SIRT structure¶

The structure of a SIRT is a model of how the organisation expects incidents to unfold and be handled. Like all models, it is accurate when designed and drifts thereafter. Understanding it as a model rather than as a fixed arrangement has practical consequences for how it is built and maintained.

What the structure needs to do¶

Before settling on a structure, document what the structure is for. A SIRT operating in a small organisation with one site and no regulatory reporting obligations has different structural requirements from one operating across multiple jurisdictions with mandatory breach notification timelines. Designing a structure that matches the complexity of the larger case when the smaller case is the actual situation produces overhead that prevents the SIRT from functioning.

The structure needs to answer four questions concretely:

How does an incident get identified and declared? What counts as an incident requiring SIRT involvement, and who can make that call? An implicit threshold that everyone will recognise when they see it is not a threshold; it is an assumption that will produce inconsistent escalation.

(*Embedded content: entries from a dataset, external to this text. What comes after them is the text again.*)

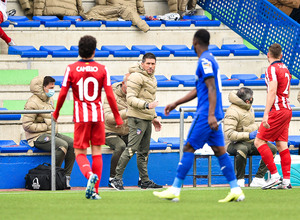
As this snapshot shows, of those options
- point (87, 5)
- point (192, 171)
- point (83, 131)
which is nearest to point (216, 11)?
point (87, 5)

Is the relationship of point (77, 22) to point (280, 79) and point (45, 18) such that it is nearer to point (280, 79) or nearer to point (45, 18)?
point (45, 18)

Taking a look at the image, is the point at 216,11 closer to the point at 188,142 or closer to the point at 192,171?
the point at 192,171

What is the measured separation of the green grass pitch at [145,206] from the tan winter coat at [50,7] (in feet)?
23.3

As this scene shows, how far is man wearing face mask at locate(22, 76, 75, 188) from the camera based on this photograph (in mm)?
10594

How does the SIRT get assembled? When an incident is declared, who is notified, how, and in what sequence? A contact and escalation path that exists only in people’s heads will fail when those people are unavailable.

How does the SIRT coordinate during the incident? What communication channels are used, what is the cadence of updates, and how are decisions made when the team is distributed or time-constrained?

How does the incident get closed? Who declares it resolved, what is required before that declaration is made, and what triggers the post-incident review?

Preparation as the primary work¶

Most of the work of incident response happens before any incident occurs. Escalation paths, contact lists, authority definitions, and simple checklists for common incident types are all prepared in advance. This is the sense in which the SIRT structure is a prepared environment: it creates the conditions under which response can be fast and effective, rather than improvised.

Simple checklists for recurring incident types, such as malware detections, account compromises, and data exposure findings, are worth maintaining even if they feel obvious. The cognitive load during an active incident is higher than anticipated, and a short checklist that confirms the basic steps are covered is more reliable than memory.

Keeping the structure current¶

The structure as designed will not match the structure as operated after significant time has passed. People change roles. Organisational structure changes. Systems are added or replaced. The threat landscape shifts. Each of these changes can invalidate parts of the SIRT model without the model being updated.

The SEM principle applies: errors are model failures. When the SIRT does not function as expected during an incident, the gap between the model and reality is information about what has drifted. Post-incident review is the primary mechanism for capturing this information and using it to update the model. An organisation that reviews incidents primarily to assign responsibility, rather than to understand the gap, loses this information.

Version the SIRT documentation and review it at least annually, or after any significant organisational change or significant incident. A SIRT structure that has not been reviewed in two years is probably wrong in ways no one has noticed yet.